• [WHAT IS ASKED]:
(a) According to the essay on the Aliyev regime, since what year has the authoritarian system been in full-scale development?
(b) Rewrite the stretch of the essay on the Aliyev regime from "History has on" through "theocracy. . .", putting "tyranny" in place of "despotism".

• [DOCUMENT PASSAGE]:
—————
The “Religious Threat”: Backbone of the Aliyev Regime

History has on multiple occasions proven that those that react to modern values with the words, “we aren’t ready for democracy”, “you are right before your time” rarely know that having taken shelter under despotism, they have already laid bare their backs to the whippings of theocracy. . .

Bakıda aşura mərasimindən
Bakıda aşura mərasimindən

The main resistance to the authoritarian system in our country, which has been in full-scale development since 1993, is centralized around political institutions that unconditionally acknowledge the supremacy of secular political values.

During this time, however, we have also witnessed attempts at resistance through the organization of religious groups, especially in the form of ideologies exported by Iran and Arab countries.
—————
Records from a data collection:
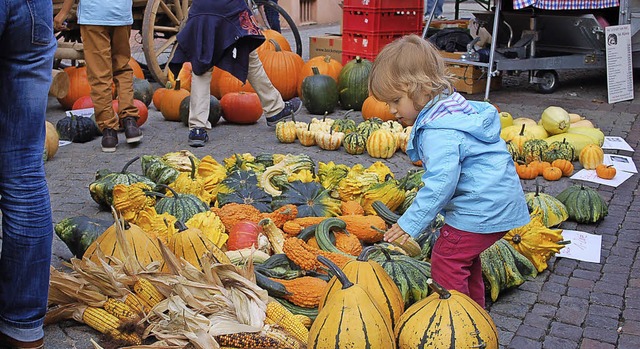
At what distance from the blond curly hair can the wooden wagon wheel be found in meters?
6.16

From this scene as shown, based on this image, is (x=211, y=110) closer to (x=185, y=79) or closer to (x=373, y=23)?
(x=185, y=79)

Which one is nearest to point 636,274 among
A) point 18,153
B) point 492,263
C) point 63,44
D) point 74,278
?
—————
• [ANSWERS TO THE EXERCISES]:
(a) Since 1993.

(b)
History has on multiple occasions proven that those that react to modern values with the words, “we aren’t ready for democracy”, “you are right before your time” rarely know that having taken shelter under tyranny, they have already laid bare their backs to the whippings of theocracy. . .